Passage shown:

-*-

We are going to need the complete memop beforehand,
so let's not compute it twice.

Signed-off-by: Richard Henderson <richard.henderson@linaro.org>
---
 target/arm/translate-a64.c | 42 +++++++++++++++++---------------------
 1 file changed, 19 insertions(+), 23 deletions(-)

diff --git a/target/arm/translate-a64.c b/target/arm/translate-a64.c
index fd499a208d..cc857d60d7 100644
--- a/target/arm/translate-a64.c
+++ b/target/arm/translate-a64.c
@@ -955,16 +955,14 @@ static void do_gpr_ld(DisasContext *s, TCGv_i64 dest, TCGv_i64 tcg_addr,
 /*
  * Store from FP register to memory
  */
-static void do_fp_st(DisasContext *s, int srcidx, TCGv_i64 tcg_addr, int size)
+static void do_fp_st(DisasContext *s, int srcidx, TCGv_i64 tcg_addr, MemOp mop)
 {
     /* This writes the bottom N bits of a 128 bit wide vector to memory */
     TCGv_i64 tmplo = tcg_temp_new_i64();
-    MemOp mop;
 
     tcg_gen_ld_i64(tmplo, cpu_env, fp_reg_offset(s, srcidx, MO_64));
 
-    if (size < MO_128) {
-        mop = finalize_memop(s, size);
+    if ((mop & MO_SIZE) < MO_128) {
         tcg_gen_qemu_st_i64(tmplo, tcg_addr, get_mem_index(s), mop);
     } else {
         TCGv_i64 tmphi = tcg_temp_new_i64();
@@ -974,7 +972,6 @@ static void do_fp_st(DisasContext *s, int srcidx, TCGv_i64 tcg_addr, int size)
         tcg_gen_concat_i64_i128(t16, tmplo, tmphi);
         tcg_temp_free_i64(tmphi);
 
-        mop = finalize_memop(s, size);
         tcg_gen_qemu_st_i128(t16, tcg_addr, get_mem_index(s), mop);
         tcg_temp_free_i128(t16);
     }
@@ -985,20 +982,17 @@ static void do_fp_st(DisasContext *s, int srcidx, TCGv_i64 tcg_addr, int size)
 /*
  * Load from memory to FP register
  */
-static void do_fp_ld(DisasContext *s, int destidx, TCGv_i64 tcg_addr, int size)
+static void do_fp_ld(DisasContext *s, int destidx, TCGv_i64 tcg_addr, MemOp mop)

-*-

Excerpted data:
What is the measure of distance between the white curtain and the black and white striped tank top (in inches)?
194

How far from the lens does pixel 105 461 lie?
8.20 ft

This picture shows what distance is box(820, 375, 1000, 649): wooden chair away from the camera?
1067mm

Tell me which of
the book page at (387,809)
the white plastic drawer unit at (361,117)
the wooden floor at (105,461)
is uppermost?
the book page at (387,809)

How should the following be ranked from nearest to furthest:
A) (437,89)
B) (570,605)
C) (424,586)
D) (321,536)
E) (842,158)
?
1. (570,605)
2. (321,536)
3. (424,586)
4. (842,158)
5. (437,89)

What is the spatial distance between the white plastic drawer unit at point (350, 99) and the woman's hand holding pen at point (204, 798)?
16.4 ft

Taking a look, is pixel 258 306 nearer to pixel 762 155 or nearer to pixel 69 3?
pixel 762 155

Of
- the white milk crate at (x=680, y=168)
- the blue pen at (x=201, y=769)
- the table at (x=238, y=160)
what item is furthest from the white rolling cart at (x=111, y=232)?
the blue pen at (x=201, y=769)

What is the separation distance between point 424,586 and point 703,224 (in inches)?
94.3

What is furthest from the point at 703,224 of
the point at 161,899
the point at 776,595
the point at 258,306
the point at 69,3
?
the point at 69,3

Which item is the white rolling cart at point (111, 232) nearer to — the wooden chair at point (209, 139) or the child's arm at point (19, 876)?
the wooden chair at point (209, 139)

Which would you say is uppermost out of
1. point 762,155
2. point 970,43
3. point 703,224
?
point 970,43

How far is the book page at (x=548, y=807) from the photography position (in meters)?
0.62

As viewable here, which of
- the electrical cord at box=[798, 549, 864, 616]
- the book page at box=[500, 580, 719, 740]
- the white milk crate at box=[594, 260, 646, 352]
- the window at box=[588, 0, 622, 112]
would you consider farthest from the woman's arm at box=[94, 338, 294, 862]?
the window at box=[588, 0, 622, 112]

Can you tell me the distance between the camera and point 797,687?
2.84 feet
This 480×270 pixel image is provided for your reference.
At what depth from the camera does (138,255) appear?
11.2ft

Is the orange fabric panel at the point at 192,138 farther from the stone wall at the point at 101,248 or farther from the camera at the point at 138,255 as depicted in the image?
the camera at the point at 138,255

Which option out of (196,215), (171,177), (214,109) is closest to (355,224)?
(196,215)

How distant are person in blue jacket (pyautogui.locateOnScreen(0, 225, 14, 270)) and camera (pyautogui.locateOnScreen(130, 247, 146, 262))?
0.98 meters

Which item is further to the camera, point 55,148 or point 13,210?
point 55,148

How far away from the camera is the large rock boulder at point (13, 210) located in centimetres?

-*-

Parts of the exercise:
- A) For each statement, decide whether the patch agrees with it. Answer yes or no, and quote the words from the patch that settle it. (i) The patch changes only one file. (ii) The patch adds more lines than it removes. (iii) do_fp_st writes the bottom N bits of a 128 bit wide vector to memory.
- B) Write out the patch from "Signed-off-by: Richard Henderson" to "insertions(+), 23 deletions(-)", swapping "insertions" for "additions".
- C) List every distinct function name starting with "tcg_" that is called in the patch.

Correct answers:
- A)
(i) Yes: "1 file changed"
(ii) No: "19 insertions(+), 23 deletions(-)"
(iii) Yes: "This writes the bottom N bits of a 128 bit wide vector to memory"

- B)
Signed-off-by: Richard Henderson <richard.henderson@linaro.org>
---
 target/arm/translate-a64.c | 42 +++++++++++++++++---------------------
 1 file changed, 19 additions(+), 23 deletions(-)

- C) tcg_temp_new_i64, tcg_gen_ld_i64, tcg_gen_qemu_st_i64, tcg_gen_concat_i64_i128, tcg_temp_free_i64, tcg_gen_qemu_st_i128, tcg_temp_free_i128